Reproduce the passage of the post on rearranging numbers to get the largest number, starting at "Using a StringBuilder" and ending at "8776444321, as expected.".

* begin READING PASSAGE *

Rearranging numbers to get the largest number

while (num != 0) {
 if (num == 0) {
 break;
 }

That if is redundant and can be removed.

Using a StringBuilder for largestNumber is roughly twice as fast on my machine.

Avoiding strings altogether is faster still:

int largestNumber = 0;
for (int i = 9; i >= 0; i--) {
 for (int j = 0; j < times[i]; j++) {
 largestNumber = largestNumber * 10 + i;
 }
}
return largestNumber;

You might want to return a long instead of an int so that, for example, largestNumber(Integer.MAX_VALUE) returns 8776444321, as expected.

Naming is hard!

There are two hard things in computer science: cache invalidation, naming things, and off-by-one errors.[1]

Have you tried reading your code out loud? The naming isn't very readable.

* end READING PASSAGE *
* begin ENTRIES SHOWN *

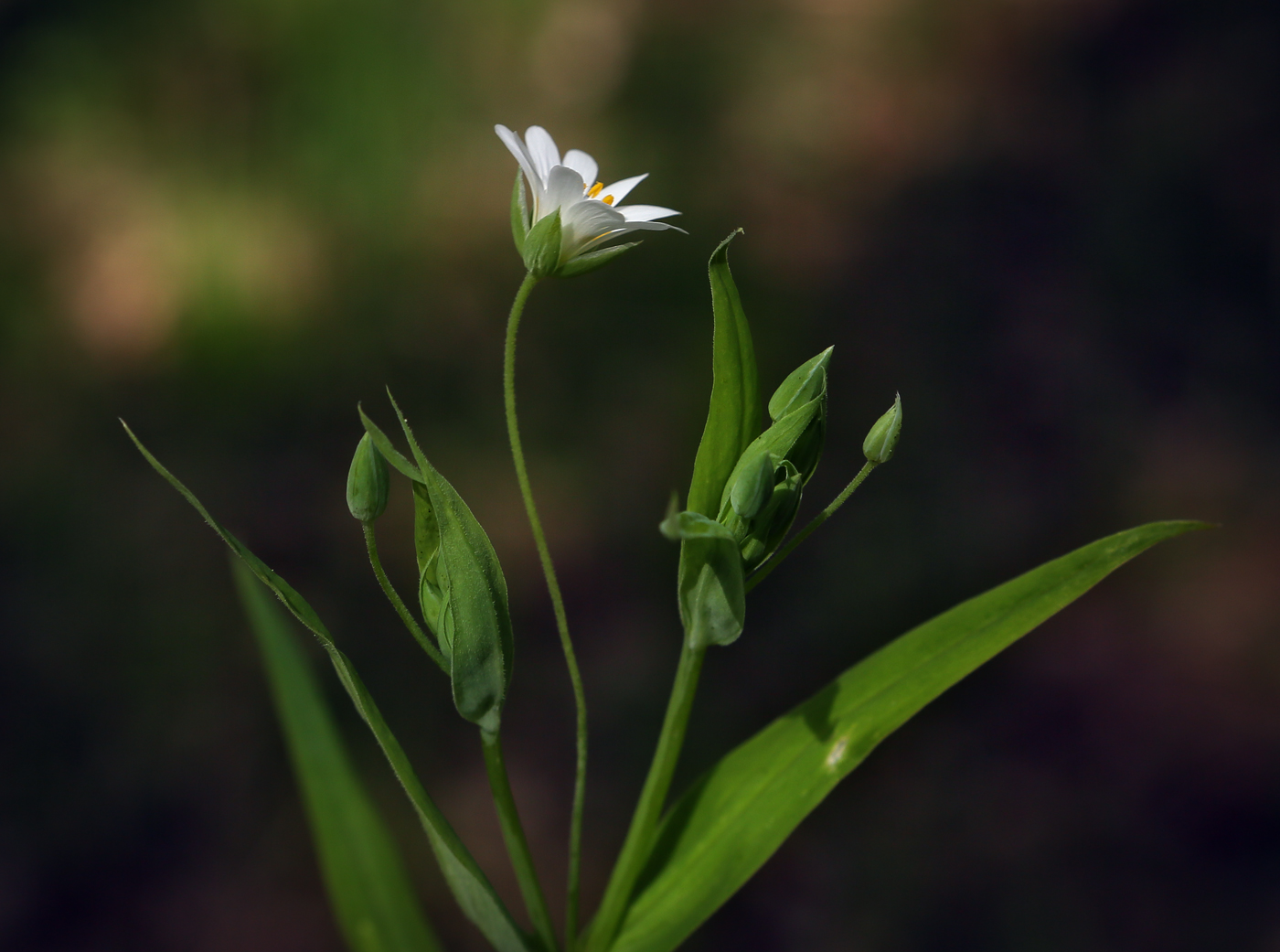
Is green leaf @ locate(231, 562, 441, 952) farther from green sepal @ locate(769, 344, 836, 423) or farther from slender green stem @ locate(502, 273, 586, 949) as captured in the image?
green sepal @ locate(769, 344, 836, 423)

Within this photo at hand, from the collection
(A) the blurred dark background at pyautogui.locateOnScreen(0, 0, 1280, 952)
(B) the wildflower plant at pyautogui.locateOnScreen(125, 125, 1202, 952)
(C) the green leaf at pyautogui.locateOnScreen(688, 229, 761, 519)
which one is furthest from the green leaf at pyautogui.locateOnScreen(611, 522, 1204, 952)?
(A) the blurred dark background at pyautogui.locateOnScreen(0, 0, 1280, 952)

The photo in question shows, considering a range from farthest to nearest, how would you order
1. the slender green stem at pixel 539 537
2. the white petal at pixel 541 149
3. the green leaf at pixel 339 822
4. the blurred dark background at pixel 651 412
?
1. the blurred dark background at pixel 651 412
2. the green leaf at pixel 339 822
3. the white petal at pixel 541 149
4. the slender green stem at pixel 539 537

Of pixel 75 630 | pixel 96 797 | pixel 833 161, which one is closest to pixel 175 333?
pixel 75 630

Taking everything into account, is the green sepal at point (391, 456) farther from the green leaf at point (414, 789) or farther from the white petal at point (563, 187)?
the white petal at point (563, 187)

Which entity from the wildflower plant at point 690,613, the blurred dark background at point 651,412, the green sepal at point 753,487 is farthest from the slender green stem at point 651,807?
the blurred dark background at point 651,412

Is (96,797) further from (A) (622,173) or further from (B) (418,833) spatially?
(A) (622,173)

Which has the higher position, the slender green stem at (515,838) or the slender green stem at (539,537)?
the slender green stem at (539,537)

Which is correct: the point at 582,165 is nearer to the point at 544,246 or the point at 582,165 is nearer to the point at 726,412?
the point at 544,246

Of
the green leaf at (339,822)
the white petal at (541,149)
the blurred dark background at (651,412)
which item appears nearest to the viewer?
the white petal at (541,149)

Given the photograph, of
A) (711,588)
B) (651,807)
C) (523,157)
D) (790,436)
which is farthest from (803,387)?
(651,807)
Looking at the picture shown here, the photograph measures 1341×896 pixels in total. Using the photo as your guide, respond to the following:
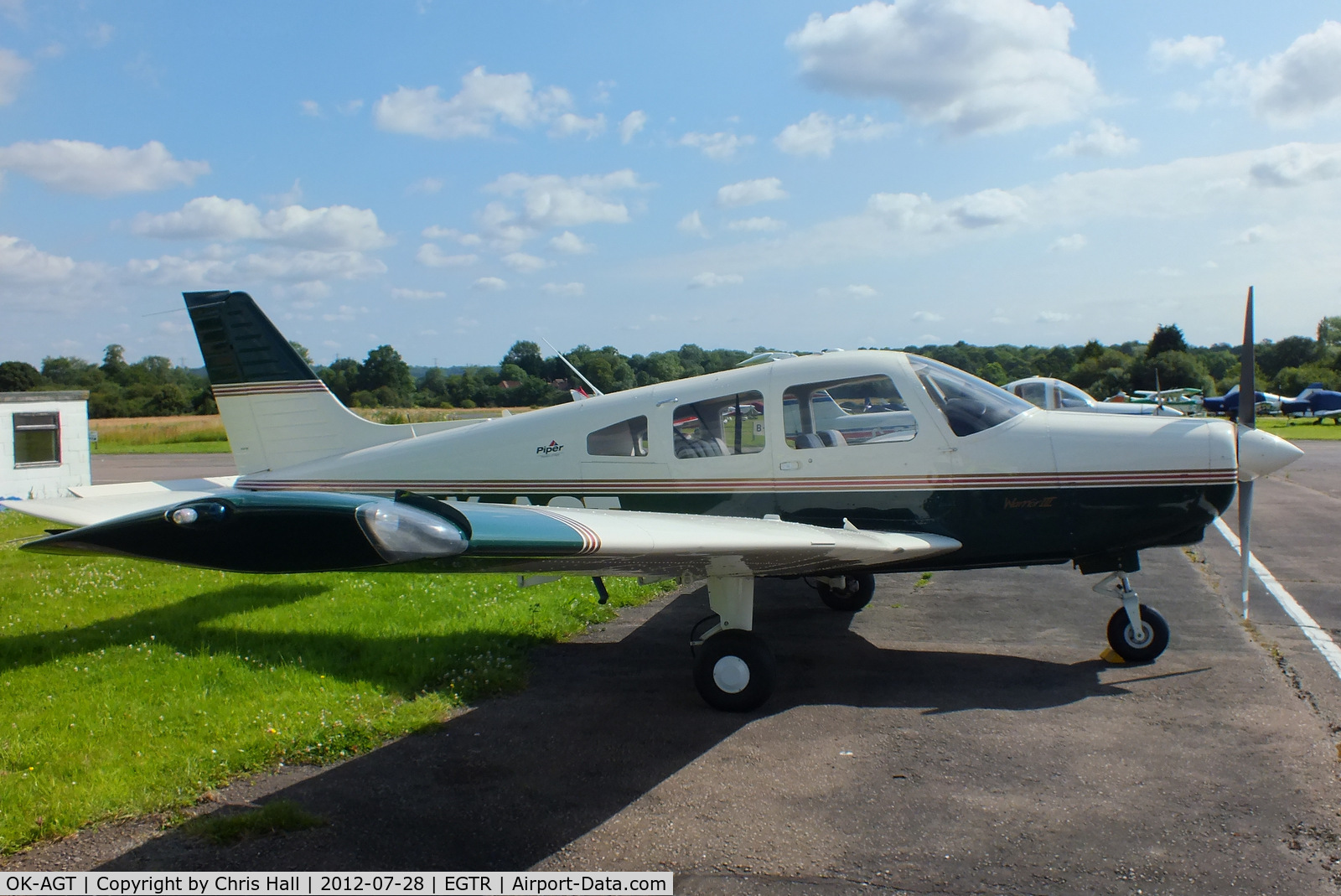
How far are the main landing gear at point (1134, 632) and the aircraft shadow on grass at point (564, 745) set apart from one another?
0.23 meters

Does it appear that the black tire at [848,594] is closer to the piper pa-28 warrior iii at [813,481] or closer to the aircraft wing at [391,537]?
the piper pa-28 warrior iii at [813,481]

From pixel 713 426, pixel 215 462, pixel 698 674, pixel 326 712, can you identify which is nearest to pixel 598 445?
pixel 713 426

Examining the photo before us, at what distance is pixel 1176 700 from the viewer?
17.5 ft

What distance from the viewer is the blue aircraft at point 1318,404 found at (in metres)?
46.4

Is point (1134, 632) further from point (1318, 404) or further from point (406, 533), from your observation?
point (1318, 404)

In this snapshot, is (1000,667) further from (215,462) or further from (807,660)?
(215,462)

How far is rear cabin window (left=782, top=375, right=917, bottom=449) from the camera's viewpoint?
20.2 ft

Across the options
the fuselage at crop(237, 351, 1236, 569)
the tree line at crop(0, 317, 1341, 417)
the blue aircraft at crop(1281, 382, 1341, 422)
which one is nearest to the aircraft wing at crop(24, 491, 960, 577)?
the fuselage at crop(237, 351, 1236, 569)

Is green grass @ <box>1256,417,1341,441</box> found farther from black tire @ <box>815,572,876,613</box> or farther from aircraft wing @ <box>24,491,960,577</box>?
aircraft wing @ <box>24,491,960,577</box>

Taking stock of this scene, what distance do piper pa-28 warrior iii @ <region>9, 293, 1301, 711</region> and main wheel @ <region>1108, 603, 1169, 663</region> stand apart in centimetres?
1

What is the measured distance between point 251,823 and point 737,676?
2.82 meters

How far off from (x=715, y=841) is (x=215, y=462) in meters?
29.4

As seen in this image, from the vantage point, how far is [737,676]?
5344 mm

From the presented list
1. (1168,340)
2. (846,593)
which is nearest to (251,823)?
(846,593)
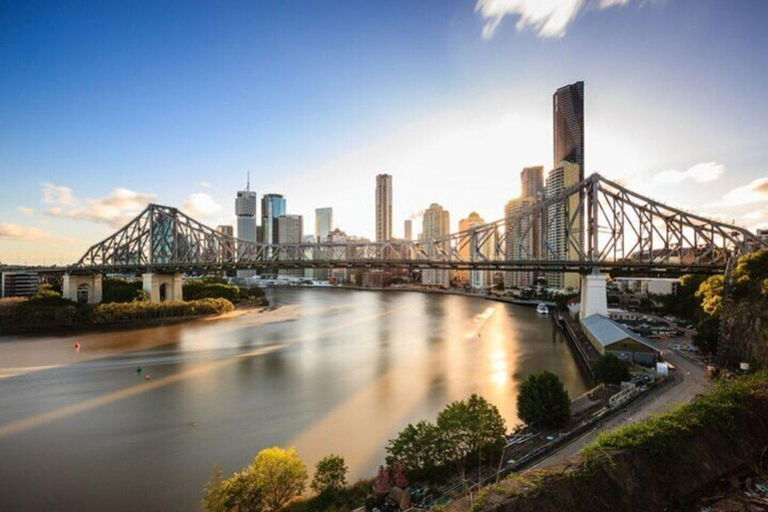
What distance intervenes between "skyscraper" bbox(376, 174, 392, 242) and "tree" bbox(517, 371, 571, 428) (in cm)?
11204

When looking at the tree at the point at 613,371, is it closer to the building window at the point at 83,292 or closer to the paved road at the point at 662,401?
the paved road at the point at 662,401

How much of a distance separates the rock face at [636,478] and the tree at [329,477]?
4849 millimetres

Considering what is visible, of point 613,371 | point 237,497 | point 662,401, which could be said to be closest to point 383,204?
point 613,371

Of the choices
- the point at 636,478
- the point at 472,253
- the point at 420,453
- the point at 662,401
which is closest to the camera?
the point at 636,478

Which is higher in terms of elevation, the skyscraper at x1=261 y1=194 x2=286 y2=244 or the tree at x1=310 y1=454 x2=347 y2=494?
the skyscraper at x1=261 y1=194 x2=286 y2=244

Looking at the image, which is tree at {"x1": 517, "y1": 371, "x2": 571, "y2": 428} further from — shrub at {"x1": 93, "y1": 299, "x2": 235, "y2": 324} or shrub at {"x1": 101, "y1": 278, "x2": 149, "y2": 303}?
shrub at {"x1": 101, "y1": 278, "x2": 149, "y2": 303}

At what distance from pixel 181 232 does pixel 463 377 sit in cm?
3773

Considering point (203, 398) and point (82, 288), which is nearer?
point (203, 398)

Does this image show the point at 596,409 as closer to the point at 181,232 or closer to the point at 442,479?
the point at 442,479

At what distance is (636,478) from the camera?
11.0ft

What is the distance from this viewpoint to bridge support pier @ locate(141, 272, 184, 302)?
120 feet

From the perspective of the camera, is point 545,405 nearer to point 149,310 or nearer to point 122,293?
point 149,310

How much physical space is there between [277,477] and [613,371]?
10.9 meters

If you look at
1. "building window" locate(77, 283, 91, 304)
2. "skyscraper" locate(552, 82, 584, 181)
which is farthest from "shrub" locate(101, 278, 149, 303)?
"skyscraper" locate(552, 82, 584, 181)
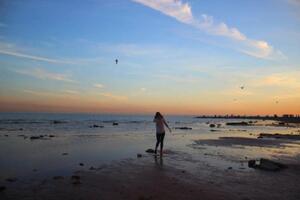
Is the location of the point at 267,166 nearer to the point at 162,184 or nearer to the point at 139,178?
the point at 162,184

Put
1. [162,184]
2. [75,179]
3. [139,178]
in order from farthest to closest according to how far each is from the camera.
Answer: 1. [139,178]
2. [75,179]
3. [162,184]

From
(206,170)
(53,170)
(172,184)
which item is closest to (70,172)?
(53,170)

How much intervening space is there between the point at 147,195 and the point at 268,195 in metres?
3.54

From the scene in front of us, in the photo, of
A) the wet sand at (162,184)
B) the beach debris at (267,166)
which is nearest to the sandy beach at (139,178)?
the wet sand at (162,184)

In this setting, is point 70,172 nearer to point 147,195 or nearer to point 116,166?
point 116,166

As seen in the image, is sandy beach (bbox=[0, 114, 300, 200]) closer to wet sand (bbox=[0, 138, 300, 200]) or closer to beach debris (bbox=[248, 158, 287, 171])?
wet sand (bbox=[0, 138, 300, 200])

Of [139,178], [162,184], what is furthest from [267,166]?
[139,178]

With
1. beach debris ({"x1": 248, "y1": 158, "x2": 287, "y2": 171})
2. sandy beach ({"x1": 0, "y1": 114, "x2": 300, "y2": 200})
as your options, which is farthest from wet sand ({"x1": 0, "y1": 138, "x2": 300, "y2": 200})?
beach debris ({"x1": 248, "y1": 158, "x2": 287, "y2": 171})

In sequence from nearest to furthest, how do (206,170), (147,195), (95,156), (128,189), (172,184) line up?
(147,195), (128,189), (172,184), (206,170), (95,156)

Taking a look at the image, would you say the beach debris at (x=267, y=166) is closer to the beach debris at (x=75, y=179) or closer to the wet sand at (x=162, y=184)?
the wet sand at (x=162, y=184)

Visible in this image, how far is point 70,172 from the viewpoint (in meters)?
12.4

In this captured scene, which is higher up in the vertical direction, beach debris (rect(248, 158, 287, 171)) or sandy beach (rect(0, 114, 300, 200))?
beach debris (rect(248, 158, 287, 171))

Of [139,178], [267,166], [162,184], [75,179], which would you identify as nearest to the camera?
[162,184]

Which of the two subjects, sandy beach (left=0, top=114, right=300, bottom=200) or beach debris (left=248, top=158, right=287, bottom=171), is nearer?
sandy beach (left=0, top=114, right=300, bottom=200)
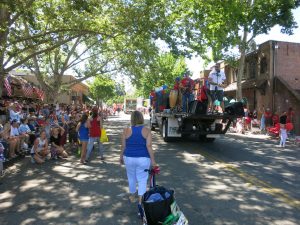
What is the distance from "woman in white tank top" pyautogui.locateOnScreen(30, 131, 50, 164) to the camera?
36.8 ft

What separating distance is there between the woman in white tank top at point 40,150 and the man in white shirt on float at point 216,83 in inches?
242

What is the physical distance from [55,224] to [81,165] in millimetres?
5385

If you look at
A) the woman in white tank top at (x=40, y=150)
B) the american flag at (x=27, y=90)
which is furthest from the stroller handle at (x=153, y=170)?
the american flag at (x=27, y=90)

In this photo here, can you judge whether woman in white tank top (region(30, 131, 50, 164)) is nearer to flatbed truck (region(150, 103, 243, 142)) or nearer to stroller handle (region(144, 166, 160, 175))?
flatbed truck (region(150, 103, 243, 142))

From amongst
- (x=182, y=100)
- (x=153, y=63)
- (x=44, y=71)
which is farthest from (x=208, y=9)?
(x=44, y=71)

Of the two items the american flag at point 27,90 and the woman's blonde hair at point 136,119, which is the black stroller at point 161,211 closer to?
the woman's blonde hair at point 136,119

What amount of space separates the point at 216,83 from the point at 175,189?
6.91m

* end ENTRIES SHOWN *

**FINISHED EXERCISE:**
Using a StringBuilder for largestNumber is roughly twice as fast on my machine.

Avoiding strings altogether is faster still:

int largestNumber = 0;
for (int i = 9; i >= 0; i--) {
 for (int j = 0; j < times[i]; j++) {
 largestNumber = largestNumber * 10 + i;
 }
}
return largestNumber;

You might want to return a long instead of an int so that, for example, largestNumber(Integer.MAX_VALUE) returns 8776444321, as expected.